TASK DETAILS:
Reproduce every one of the entries below word for word, line by line, with nothing altered.

>>>

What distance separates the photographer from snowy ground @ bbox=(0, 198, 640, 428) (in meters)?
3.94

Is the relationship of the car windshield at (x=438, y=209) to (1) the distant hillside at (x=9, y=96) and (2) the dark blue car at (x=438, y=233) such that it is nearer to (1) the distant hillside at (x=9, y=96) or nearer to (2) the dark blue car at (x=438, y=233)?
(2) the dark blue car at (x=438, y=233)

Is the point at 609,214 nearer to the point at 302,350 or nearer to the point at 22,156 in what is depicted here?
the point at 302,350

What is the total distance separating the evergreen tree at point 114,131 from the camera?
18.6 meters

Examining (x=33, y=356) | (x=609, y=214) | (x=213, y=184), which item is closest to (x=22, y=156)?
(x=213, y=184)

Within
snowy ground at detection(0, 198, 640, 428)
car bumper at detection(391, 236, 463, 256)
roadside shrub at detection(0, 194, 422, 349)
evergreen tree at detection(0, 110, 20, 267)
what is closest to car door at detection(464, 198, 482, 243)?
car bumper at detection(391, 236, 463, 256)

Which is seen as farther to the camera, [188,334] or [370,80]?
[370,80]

<<<

SOLUTION FOR THIS PROBLEM:
What distance separates the photographer from snowy ground @ bbox=(0, 198, 640, 428) (in meters)?
3.94

Is the relationship of the car windshield at (x=438, y=209) to (1) the distant hillside at (x=9, y=96) and (2) the dark blue car at (x=438, y=233) such that it is nearer to (1) the distant hillside at (x=9, y=96) or nearer to (2) the dark blue car at (x=438, y=233)?
(2) the dark blue car at (x=438, y=233)

Is the point at 609,214 nearer to the point at 302,350 or nearer to the point at 22,156 in what is depicted here?
the point at 302,350

What is the total distance separating the evergreen tree at point 114,131 from the camera?
18.6 meters

Examining (x=33, y=356) | (x=609, y=214) | (x=213, y=184), which item is closest to (x=22, y=156)?
(x=213, y=184)

Within
snowy ground at detection(0, 198, 640, 428)
car bumper at detection(391, 236, 463, 256)
roadside shrub at detection(0, 194, 422, 349)
evergreen tree at detection(0, 110, 20, 267)
what is closest to car door at detection(464, 198, 482, 243)?
car bumper at detection(391, 236, 463, 256)

Which is seen as farther to the camera, [188,334] or [370,80]?
[370,80]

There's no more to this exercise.